I think of her resiliency in the face of hardship. She was a widow at 49, raised my Aunt, then 13, watched me on a regular basis, worked, tended the house and her friends. When my Aunt got married, she welcomed the new married couple in, gave them her house and helped raise her grandson. She was always ready to go on a trip, eat a hot fudge sundae, read the National Enquirer, laugh at pratfall humor and enjoy a lobster roll. She had a thing for Patrick Swayze and men in uniform. I was the closest to her out of all my grandparents and spent nearly as much time at her house as my own. I’ve lived in two states, one city, seven towns and nine houses. She lived in the same house on the same street in the same town all my life. She taught me how to sew one rainy afternoon as she cooked boiled dinner, let me sleep in my bathing suit and gave me Nilla Wafer and butter sandwiches. There was no-off limit place in her house. I spent hours investigating her bureau drawers. While she wasn’t wealthy there was money for college books (she paid for all of them) and art supplies. She insisted that I register for china when I got engaged and two days later boxes from Filene’s appeared. I was the proud new owner of two place settings and the sugar and creamer in Noritake’s Sweet Leilani. It was just to get me started, she said. Then when the wedding was over and it was revealed I was one place setting shy, she had it boxed up and sent to me with a little card. She helped watch my twins when they were babies and I was exhausted and when I took her out for lunch, she’d never let me pay. She was not wealthy but I discovered real generosity doesn’t need wealth. She simply had determination: “I’m going to do it, and that’s it.” She’d say.

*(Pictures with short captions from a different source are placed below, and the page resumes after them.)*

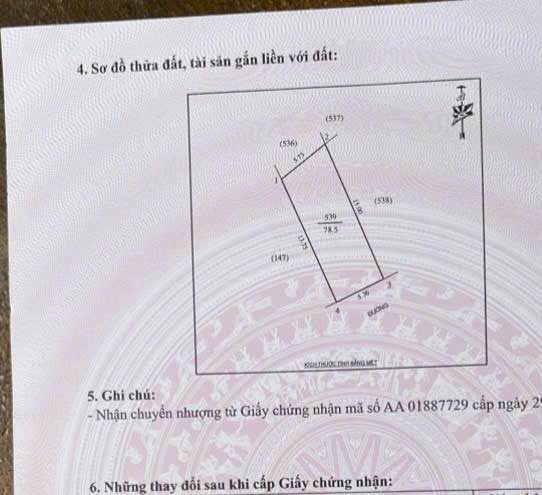 Đất nền Nghi Kim Vinh 79m² giá 1.8 tỷ - Chính chủ bán gấp!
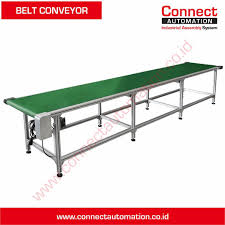 Belt Conveyor Assembled Using Our Standard T Slot Modular Aluminium Profile System For More Information Visit Www Conn Conveyor System Conveyor Manufacturing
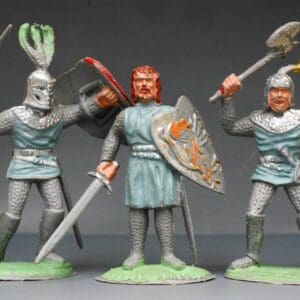SOLD Timpo Solid Knights DUCK-EGG BLUE Paint Variants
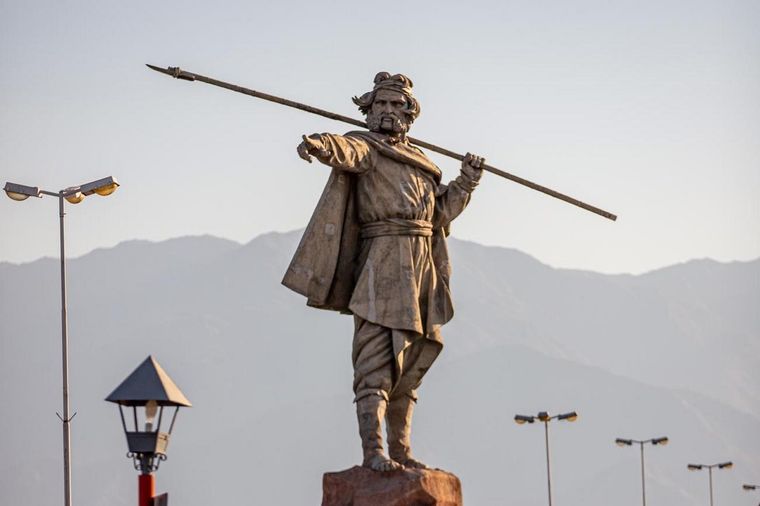 Ángel Vicente El Chacho Peñaloza fue el caudillo riojano que entregó su vida por la lucha federal Foto: @TeresitaMadera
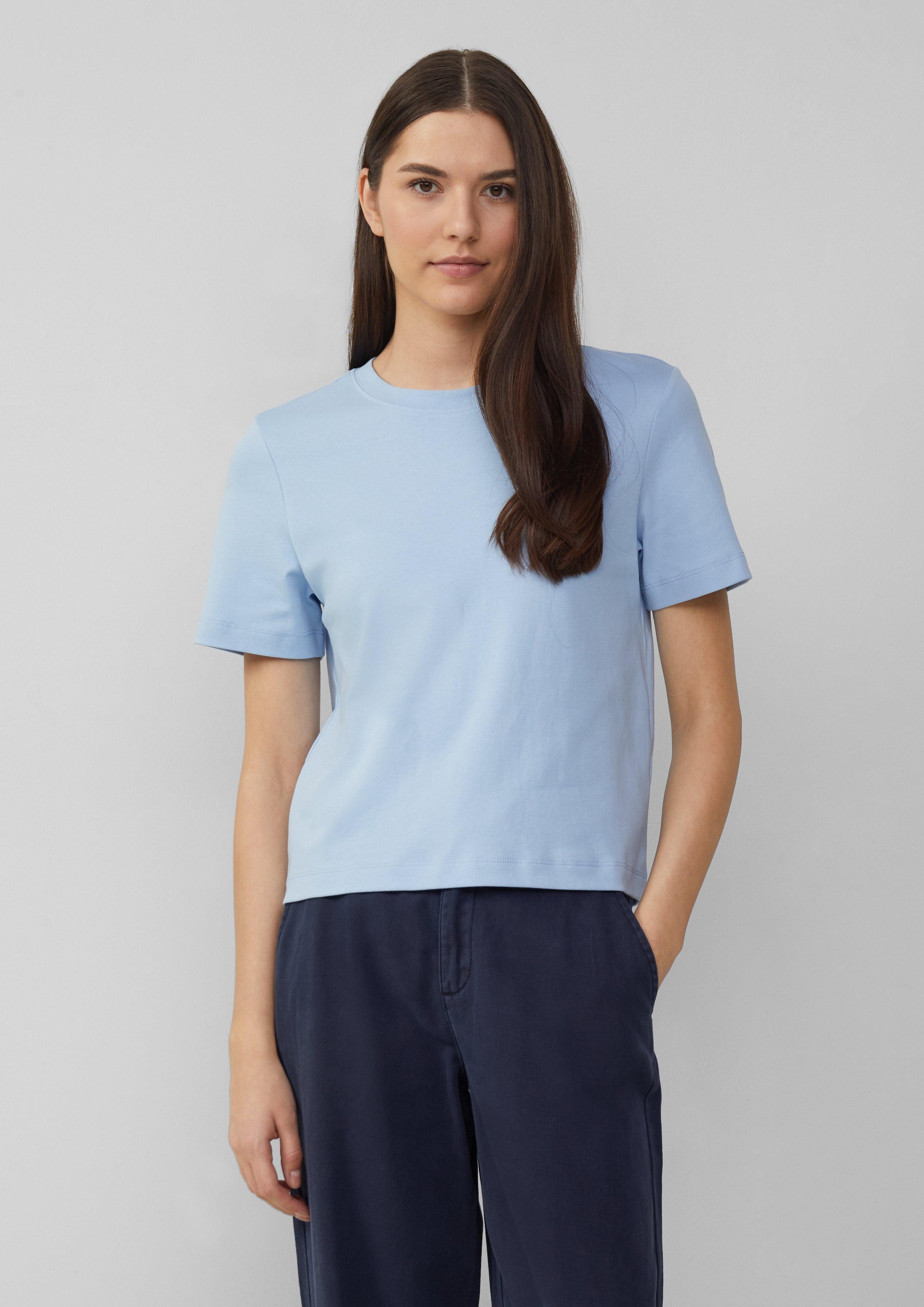 s.Oliver T-Shirt mit halbem Arm günstig online kaufen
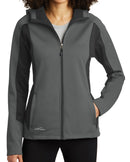 Eddie Bauer [EB543] Ladies Trail Soft Shell Jacket. Live Chat For Bulk Discounts.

Over the years as I’ve had my own family and the things my Grandmother did with me, for me and told me have become part of my life’s fabric, I scarcely know a place in my life she didn’t have a hand in. One particular day especially stands out. It’s a silly thing, as it happens. I was watching my Grandmother tidying up the living room. She quickly wiped the side tables and fluffed the round, camel-colored, corduroy, down-feathered pillows. I must have asked to help because she said “Oh no, I’m just giving it a lick and a promise.” A what? “I’m giving it a lick of clean and a promise to come back later and do a better job. It’s good enough and I have other things to do.” I loved that right away.

On this 2014 Day of the New I am going to give A Lick and A Promise to some things so that I can go do other things, more important things. Clearly there is only so much time. How do I want to spend it? Instead of a maniacal attack on the linen closet, maybe I’ll tidy the first shelf, shut the door and go have lunch with a friend. Instead of spending time scrutinizing my body for too flabby parts I’ll read a good book. Instead of scrubbing the inside of my car…um. I really have to scrub my car. It needs at least two licks. But then I’ll go for a nice ride to the beach and get a lobster roll. Just for you Grandma. Thank you for always being there but mostly thank you for passing down your strength, humor, determination and joy of the simple things.

I hope you are dancing in heaven with Grandpa and he lets Patrick Swayze cut in.